-- BEGIN Material --

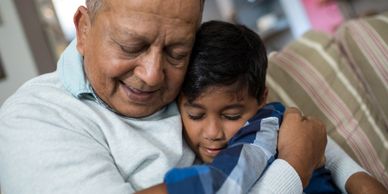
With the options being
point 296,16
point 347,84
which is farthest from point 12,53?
point 296,16

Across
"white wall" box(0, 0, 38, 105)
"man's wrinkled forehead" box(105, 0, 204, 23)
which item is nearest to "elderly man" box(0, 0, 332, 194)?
"man's wrinkled forehead" box(105, 0, 204, 23)

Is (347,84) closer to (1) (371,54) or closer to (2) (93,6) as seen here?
(1) (371,54)

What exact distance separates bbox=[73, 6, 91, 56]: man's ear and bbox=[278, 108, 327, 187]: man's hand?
611 mm

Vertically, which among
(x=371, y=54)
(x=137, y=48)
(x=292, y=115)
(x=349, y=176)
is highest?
(x=137, y=48)

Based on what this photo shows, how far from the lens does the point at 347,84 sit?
5.99 ft

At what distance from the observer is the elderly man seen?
88cm

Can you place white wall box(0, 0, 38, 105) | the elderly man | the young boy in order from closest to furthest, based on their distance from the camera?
1. the elderly man
2. the young boy
3. white wall box(0, 0, 38, 105)

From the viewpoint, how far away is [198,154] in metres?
1.27

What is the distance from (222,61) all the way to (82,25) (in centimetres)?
41

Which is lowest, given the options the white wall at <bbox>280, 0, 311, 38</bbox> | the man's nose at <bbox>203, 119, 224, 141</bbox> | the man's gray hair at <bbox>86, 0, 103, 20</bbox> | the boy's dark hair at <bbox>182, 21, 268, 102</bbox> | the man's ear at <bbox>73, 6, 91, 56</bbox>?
the white wall at <bbox>280, 0, 311, 38</bbox>

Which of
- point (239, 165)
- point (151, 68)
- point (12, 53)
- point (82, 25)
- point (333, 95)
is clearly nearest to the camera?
point (239, 165)

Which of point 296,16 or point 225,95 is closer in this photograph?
point 225,95

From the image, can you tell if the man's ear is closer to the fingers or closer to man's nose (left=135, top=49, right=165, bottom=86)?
man's nose (left=135, top=49, right=165, bottom=86)

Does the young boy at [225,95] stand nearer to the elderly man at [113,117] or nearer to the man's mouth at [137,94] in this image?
the elderly man at [113,117]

-- END Material --

# Your instructions:
Can you give all the entries above again with every "closer" swapped for "nearer" and nothing else changed? Leave out the pictures.

# Solution to the problem:
With the options being
point 296,16
point 347,84
which is farthest from point 12,53?
point 296,16

Across
"white wall" box(0, 0, 38, 105)
"man's wrinkled forehead" box(105, 0, 204, 23)
which item is nearest to "elderly man" box(0, 0, 332, 194)?
"man's wrinkled forehead" box(105, 0, 204, 23)

Is (347,84) nearer to (1) (371,54) or nearer to (2) (93,6) as seen here?
(1) (371,54)

What exact distance separates bbox=[73, 6, 91, 56]: man's ear and bbox=[278, 108, 327, 187]: man's hand?
611 mm

Vertically, which among
(x=371, y=54)
(x=137, y=48)
(x=292, y=115)
(x=349, y=176)
is highest?
(x=137, y=48)

Based on what this photo shows, how far from the lens does the point at 347,84 sit?
5.99 ft

At what distance from the observer is the elderly man seen?
88cm

Can you place white wall box(0, 0, 38, 105) | the elderly man | the young boy in order from closest to furthest, based on their distance from the camera?
1. the elderly man
2. the young boy
3. white wall box(0, 0, 38, 105)

From the viewpoint, how far away is [198,154] in metres?
1.27

What is the distance from (222,61) all the way to (82,25) (in centimetres)?
41

Which is lowest, given the options the white wall at <bbox>280, 0, 311, 38</bbox> | the man's nose at <bbox>203, 119, 224, 141</bbox> | the man's gray hair at <bbox>86, 0, 103, 20</bbox> | the boy's dark hair at <bbox>182, 21, 268, 102</bbox> | the man's ear at <bbox>73, 6, 91, 56</bbox>?
the white wall at <bbox>280, 0, 311, 38</bbox>

Which of
- point (239, 165)
- point (151, 68)
- point (12, 53)
- point (82, 25)
- point (333, 95)
is clearly nearest to the camera?
point (239, 165)

Which of point 296,16 or point 225,95 is nearer in this photograph?
point 225,95

From the image, can you tell if the man's ear is nearer to the fingers or nearer to man's nose (left=135, top=49, right=165, bottom=86)?
man's nose (left=135, top=49, right=165, bottom=86)

Does the young boy at [225,95] stand nearer to the elderly man at [113,117] or nearer to the man's mouth at [137,94] in this image?
the elderly man at [113,117]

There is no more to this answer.